A few years ago, I read for the first time Pamela Zoline’s masterpiece, “The Heat Death of the Universe". This short story, published in 1967, is composed of alternating sections: a very ordinary housewife’s daily life and the second law of thermodynamics. It culminates with the woman throwing eggs across the kitchen in revolt. She precipitates entropy, accelerates it, exhausted by the negentropic work she did not enjoy, exhausted by the very world her work sustained. Gaining time for what, for whom? Certainly not for herself, in the case of a 1960s housewife. The eggs spinning in orbit are planets that explode on impact with the floor. I think of that as I de-entropize the house each day, and think about the people, both human and non-human, the relationships and things and worlds whose end I insist on delaying.
Adília Lopes wrote, in a poem-conversation with a 16th-century Borgia saint and the poet Sophia de Mello, that “life has to do / with filth / with entropy.” She also warned us of the danger of purity in her famous “Anti-nazi”: “Cleanliness / can be / worse / than filth // Order / can be / the greatest / disorder.”

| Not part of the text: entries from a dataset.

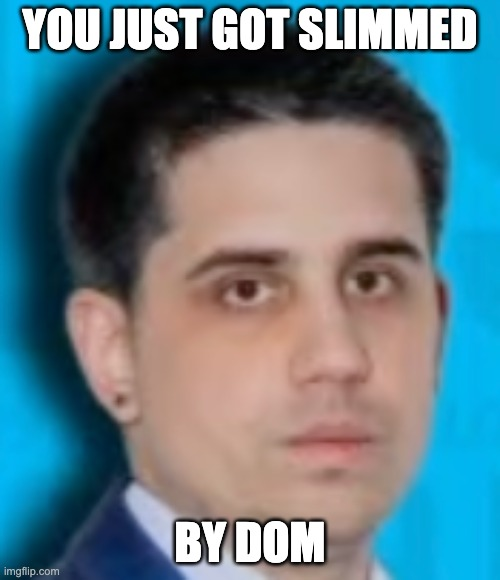 MasterAmerica tweet media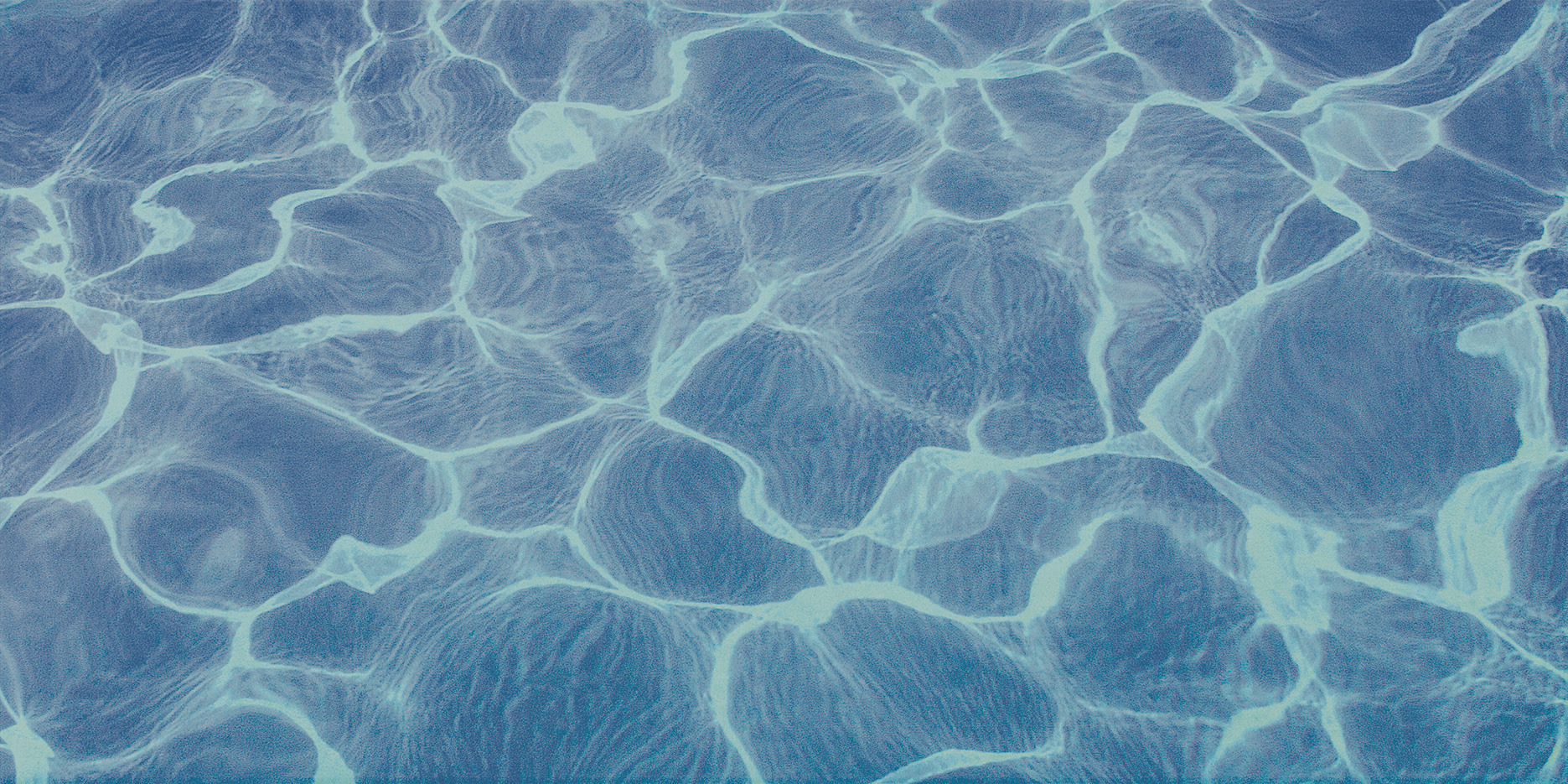 Malibu Mekan Rectified 60x120 malibu mekan rectified 60x120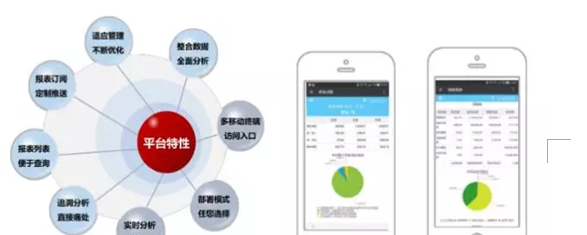 &#24320;&#20113;&#40;&#20013;&#22269;&#41;&#75;&#97;&#105;&#121;&#117;&#110;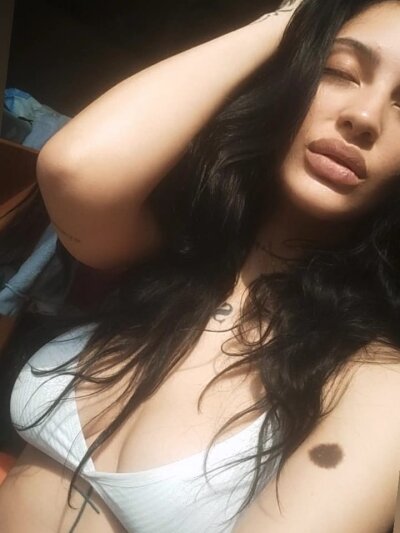 Su-Dar69 😖 online sex webcam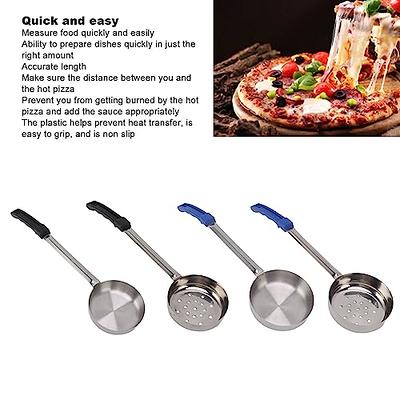 Stainless Steel Kitchen Utensils With Wooden Handle, Core Puller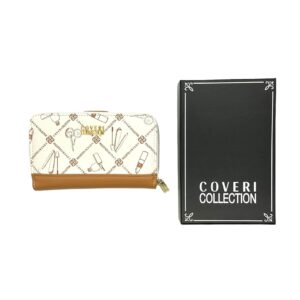 Carteras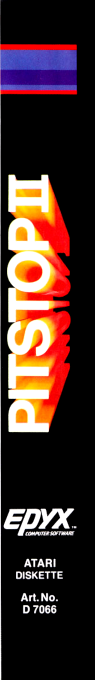 Pitstop 2 — box-2D-side (US)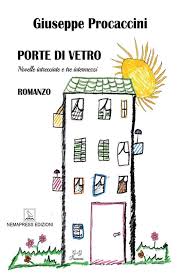 Alghero incontra Roma: I racconti di Giuseppe Procaccini a Villa Edera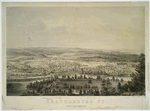 Brattleboro Vt.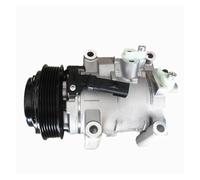 EWQPHLS AC Compressor Compatibie for Dodge Grand Caravan 3.6L 2011-2016 447280-0950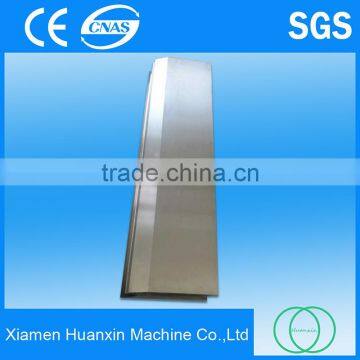 TCT Wood Planning Cutting Knife/TCT Planer Cutter Blades photo-6
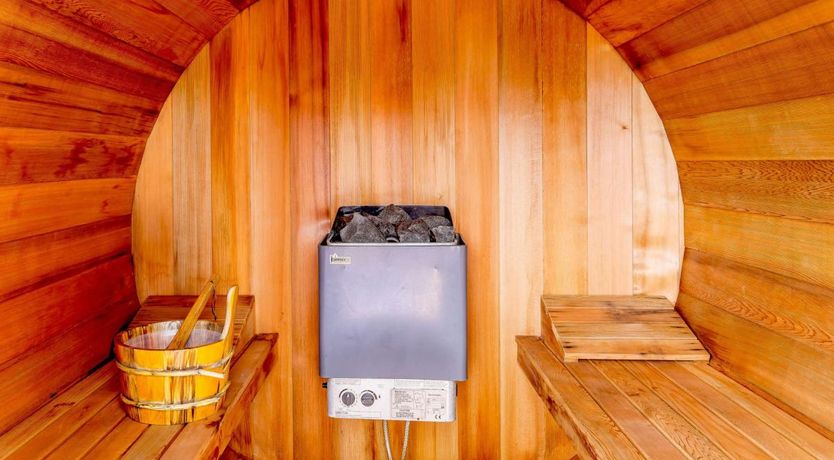 Photo of 1 Bed in Llanddewi Skirrid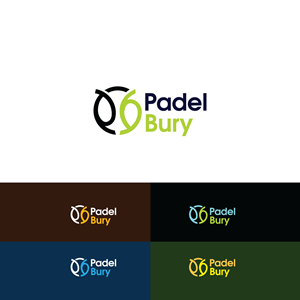 Logo Design by ainee4 for this project | Design: #35124545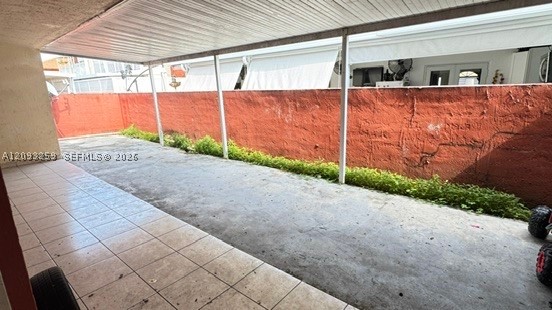 11051 W Okeechobee Rd #101, Hialeah Gardens FL 33018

I borrowed a line from her “Louvor do lixo” [In Praise of Garbage] for the title of an article: “uma pomba pode visitar o lixo” (“a dove may visit the garbage”). In that poem, the sacred cleaning is offered to an entropic goddess, to whom the poet prays: “nos dai hoje / o pó e o amor” (“give us this day / the dust and the love”). In contrast to the saint who, upon seeing a decomposing female corpse, swore never again to love or serve a god who could die, Adília prays in the temple of a capable god: “mas é preciso agradecer o pó / o pó que torna o livro / ilegível como o tigre” (“but we must give thanks for the dust / the dust that makes the book / as illegible as the tiger”). Love and dust that, burning bright, answer yes to William Blake’s question “Did he who made the Lamb make thee?”
That’s enough for today. I’m not going to throw eggs, because eggs are precious to those who made them: hens that, whether confined to battery cages or free to stand on the ground, remain forever under the sky, even if they’re not allowed to watch it. Gift and theft, life and death. Only those who have died can be resurrected.